5.2.  Berhati-hati menjaga harta tidak membiarkan hilang, dicuri, atau digunakan untuk berfoya-foya sehingga harta atau prestasinya menjadi merosot dan mengalami kehancuran.
5.3. Memiliki sahabat-sahabat yang baik. Sahabat yang baik atau sahabat yang berhati jahat sangat mempengaruhi hidup seseorang. Banyak orang mengalami kehancuran akibat bergaul dan bersahabat dengan orang-orang jahat.
5.4.  Cara hidup yang seimbang.

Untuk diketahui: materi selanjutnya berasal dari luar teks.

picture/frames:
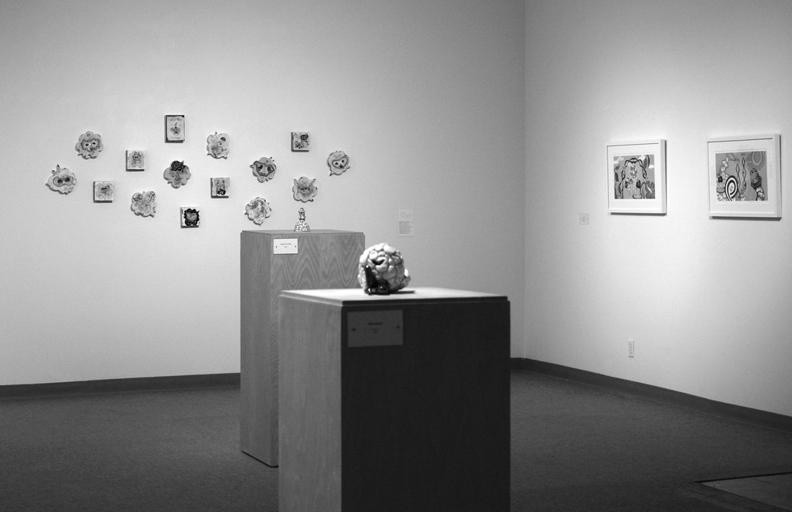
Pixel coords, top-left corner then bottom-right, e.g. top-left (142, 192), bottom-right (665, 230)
top-left (604, 138), bottom-right (667, 216)
top-left (704, 133), bottom-right (780, 218)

Jika, menggunakan materi melebihi pendapatan sebagai akibatnya akan mengalami masalah serius yaitu kehancuran ekonomi.

Sedangkan cara-cara yang dapat menambah kebahagiaan, untuk masa akan datang menurut Ajaran Sang Buddha, antara lain:
1. Memiliki keyakinan
2. Memiliki kemoralan
3. Memiliki kemurahan hati
4. Memiliki kebijaksanaan.

Demikian, hendaknya dapat dijadikan sebagai bahan masukan dalam penyusun kurikulum yang diharapkan dapat bermanfaat bagi guru-guru dan para pembina dalam pembinaan, di sekolah-sekolah, perguruan tinggi, organisasi, masyarakat luas, yang masih dalam tahapan pembelajaran demi meningkatkan kualitas keyakinan terhadap Ajaran Sang  Buddha hubungannya dengan praktek kebajikan moral, etik, atau kesusilaan.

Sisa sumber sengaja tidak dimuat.